Oreos scattered and we raced to cheer them on. Cristina crossed her fingers. “We’ll soon know if Alan took the earrings with him.”
Cleo glanced around uneasily. “Do you suppose he’s watching?”
Cristina looked around for yellow eyes. “Who?”
“You know who,” Cleo flicked her head toward the casket. “I hope he’s not mad at us for being here.”
I spelled it out for Cristina. “Cleo wonders if Alan Mitchell knows we’re out here in the middle of the night, stomping the shit out of his daisies, tossing him about like a jack-in-the-box, and robbing his grave. And if he knows, does he care?”
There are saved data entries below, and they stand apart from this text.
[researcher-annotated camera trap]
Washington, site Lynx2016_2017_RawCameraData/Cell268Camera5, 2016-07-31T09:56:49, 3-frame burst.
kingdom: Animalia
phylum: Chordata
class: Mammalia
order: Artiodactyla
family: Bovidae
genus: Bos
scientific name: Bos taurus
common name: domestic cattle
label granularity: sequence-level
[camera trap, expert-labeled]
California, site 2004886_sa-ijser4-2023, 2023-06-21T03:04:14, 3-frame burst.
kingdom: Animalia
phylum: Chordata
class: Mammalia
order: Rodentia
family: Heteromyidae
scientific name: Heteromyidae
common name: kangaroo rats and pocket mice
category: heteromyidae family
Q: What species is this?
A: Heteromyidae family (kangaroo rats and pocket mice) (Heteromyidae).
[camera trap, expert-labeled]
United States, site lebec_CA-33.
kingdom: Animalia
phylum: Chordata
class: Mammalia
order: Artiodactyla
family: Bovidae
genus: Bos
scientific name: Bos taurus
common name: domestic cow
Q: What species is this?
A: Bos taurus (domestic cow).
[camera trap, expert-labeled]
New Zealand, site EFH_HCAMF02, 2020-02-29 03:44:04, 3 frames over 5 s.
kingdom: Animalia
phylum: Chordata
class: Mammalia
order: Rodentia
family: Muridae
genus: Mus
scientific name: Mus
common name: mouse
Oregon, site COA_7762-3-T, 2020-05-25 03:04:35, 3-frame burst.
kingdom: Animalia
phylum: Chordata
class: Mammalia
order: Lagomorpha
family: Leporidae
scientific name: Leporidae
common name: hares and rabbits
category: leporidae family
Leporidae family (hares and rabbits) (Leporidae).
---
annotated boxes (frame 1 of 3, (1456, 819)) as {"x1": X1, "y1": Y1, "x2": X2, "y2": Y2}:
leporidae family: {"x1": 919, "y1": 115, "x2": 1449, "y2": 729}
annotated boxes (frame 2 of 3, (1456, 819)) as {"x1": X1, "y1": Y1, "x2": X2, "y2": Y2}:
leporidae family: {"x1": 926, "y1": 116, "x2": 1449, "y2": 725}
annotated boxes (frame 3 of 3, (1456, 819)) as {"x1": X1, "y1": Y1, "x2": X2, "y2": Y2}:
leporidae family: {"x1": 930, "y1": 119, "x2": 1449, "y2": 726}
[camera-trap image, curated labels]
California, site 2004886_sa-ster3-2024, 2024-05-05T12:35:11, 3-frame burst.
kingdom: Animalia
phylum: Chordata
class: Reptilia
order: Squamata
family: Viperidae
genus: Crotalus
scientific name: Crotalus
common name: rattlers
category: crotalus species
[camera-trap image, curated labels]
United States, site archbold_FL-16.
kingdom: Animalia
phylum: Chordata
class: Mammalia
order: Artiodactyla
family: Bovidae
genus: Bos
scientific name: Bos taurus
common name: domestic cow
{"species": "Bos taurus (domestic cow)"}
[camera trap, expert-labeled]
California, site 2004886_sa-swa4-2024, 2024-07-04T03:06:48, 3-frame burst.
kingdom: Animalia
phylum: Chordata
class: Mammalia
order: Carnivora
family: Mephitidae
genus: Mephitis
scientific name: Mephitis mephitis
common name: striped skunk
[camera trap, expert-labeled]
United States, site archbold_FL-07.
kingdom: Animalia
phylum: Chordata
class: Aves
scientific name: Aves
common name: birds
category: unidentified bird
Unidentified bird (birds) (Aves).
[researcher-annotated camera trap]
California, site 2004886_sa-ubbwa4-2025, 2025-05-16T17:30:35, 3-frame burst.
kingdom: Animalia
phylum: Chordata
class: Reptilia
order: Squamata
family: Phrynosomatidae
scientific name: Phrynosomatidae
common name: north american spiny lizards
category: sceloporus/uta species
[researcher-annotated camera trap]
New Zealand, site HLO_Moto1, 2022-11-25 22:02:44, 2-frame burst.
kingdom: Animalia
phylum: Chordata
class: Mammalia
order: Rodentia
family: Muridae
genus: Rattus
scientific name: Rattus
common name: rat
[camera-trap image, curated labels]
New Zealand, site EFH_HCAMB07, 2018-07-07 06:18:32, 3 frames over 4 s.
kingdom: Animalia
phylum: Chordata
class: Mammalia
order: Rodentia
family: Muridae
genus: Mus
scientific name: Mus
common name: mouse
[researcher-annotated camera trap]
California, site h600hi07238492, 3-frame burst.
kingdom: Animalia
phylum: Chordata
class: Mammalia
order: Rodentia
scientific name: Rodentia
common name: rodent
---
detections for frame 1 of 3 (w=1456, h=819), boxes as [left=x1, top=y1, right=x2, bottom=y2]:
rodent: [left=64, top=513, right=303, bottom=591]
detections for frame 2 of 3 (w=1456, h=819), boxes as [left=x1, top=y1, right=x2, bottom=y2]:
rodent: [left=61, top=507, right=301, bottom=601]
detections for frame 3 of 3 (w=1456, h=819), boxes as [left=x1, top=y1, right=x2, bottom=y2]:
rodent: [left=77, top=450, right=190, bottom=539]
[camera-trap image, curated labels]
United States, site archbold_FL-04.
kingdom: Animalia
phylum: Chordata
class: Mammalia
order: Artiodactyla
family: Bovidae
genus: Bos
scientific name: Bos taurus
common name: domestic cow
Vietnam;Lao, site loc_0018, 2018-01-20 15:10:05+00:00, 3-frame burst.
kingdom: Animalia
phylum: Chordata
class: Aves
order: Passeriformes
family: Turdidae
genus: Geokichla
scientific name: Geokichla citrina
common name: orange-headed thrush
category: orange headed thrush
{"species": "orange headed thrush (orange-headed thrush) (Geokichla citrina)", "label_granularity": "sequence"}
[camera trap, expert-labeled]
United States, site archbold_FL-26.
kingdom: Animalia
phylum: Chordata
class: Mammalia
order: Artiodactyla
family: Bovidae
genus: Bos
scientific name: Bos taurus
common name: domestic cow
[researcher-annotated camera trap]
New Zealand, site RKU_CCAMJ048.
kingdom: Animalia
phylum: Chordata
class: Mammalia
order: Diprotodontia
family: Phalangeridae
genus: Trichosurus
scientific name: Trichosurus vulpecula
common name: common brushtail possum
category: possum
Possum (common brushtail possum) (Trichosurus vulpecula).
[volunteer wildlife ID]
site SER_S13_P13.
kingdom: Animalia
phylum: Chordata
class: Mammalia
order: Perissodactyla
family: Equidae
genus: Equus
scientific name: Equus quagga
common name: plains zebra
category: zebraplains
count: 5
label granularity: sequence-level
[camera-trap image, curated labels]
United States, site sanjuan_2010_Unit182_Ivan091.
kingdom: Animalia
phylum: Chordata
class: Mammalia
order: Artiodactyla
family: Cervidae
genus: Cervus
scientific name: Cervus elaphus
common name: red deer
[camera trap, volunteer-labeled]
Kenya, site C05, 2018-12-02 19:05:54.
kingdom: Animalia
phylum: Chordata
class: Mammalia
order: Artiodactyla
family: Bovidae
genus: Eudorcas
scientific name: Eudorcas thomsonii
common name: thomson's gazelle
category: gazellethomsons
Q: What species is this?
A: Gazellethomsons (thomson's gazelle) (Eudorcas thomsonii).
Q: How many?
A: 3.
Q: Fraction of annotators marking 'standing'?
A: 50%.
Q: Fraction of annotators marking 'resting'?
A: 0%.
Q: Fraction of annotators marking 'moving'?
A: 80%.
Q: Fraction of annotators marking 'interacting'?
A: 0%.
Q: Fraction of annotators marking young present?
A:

Cristina leaned over the hole and spoke slowly in a really loud voice. “This is all Cat’s fault.”
“I’m sure he heard that,” I said.
I know the neighbors did.
“Do you really think so?”
Cristina didn’t want to know what I really thought. I’d spent two hours in a cemetery under a full moon, something no reasonably sane person would do. I was getting punchy. Catholic voices from my childhood warned me that desecrating the dead is one of those go-directly-to-hell-do-not-pass-go kinds of sins. While this wasn’t the only unpardonable sin I’ve committed, it could be the first that didn’t involve alcohol.
Shovels jammed the earth. Dirt flew. Finally the guys stood before a once-shiny silver box.
“It’s a casket alright,” my rocket-scientist cousin announced.
Max placed his hands under the lid. “Drum roll, please.”
We didn’t breathe. Slowly, the coffin opened.
And so it was that a glorious moon was to shine on Alan Mitchell once again, four years after his death.
We leaned over the hole and flashed a light inside. Dark, eyes sockets stared back at us. Boney fingers clasped over his chest.